◆ **What is being asked**
Find every line in the records below that holds the word "scientific" and copy it.

Records from a data source
.....

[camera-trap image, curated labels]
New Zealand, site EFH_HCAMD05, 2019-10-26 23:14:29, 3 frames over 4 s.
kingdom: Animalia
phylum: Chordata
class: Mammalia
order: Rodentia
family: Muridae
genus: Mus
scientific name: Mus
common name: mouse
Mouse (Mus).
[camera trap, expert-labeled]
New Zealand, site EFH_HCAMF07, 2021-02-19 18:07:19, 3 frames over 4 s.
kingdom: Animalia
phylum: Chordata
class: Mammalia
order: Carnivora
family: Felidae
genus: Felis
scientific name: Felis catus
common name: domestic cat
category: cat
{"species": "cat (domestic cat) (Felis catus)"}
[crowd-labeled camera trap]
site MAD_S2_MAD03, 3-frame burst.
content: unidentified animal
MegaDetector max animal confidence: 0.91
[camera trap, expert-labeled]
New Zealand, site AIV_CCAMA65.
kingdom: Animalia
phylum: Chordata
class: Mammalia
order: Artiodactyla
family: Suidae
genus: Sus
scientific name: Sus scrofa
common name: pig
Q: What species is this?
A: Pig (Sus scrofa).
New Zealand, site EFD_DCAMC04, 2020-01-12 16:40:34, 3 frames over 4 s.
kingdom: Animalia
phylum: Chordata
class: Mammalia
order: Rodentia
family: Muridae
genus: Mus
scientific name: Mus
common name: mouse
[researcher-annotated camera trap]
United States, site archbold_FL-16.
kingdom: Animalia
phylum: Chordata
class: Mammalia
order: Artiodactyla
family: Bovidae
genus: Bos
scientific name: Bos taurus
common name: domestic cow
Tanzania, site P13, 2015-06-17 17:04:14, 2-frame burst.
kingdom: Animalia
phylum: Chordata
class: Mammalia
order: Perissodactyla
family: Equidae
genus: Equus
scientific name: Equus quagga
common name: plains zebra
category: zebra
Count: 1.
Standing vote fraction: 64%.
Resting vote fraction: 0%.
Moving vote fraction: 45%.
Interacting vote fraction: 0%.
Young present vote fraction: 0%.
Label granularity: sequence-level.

.....

◆ **Exercise solution**
scientific name: Mus
scientific name: Felis catus
scientific name: Sus scrofa
scientific name: Mus
scientific name: Bos taurus
scientific name: Equus quagga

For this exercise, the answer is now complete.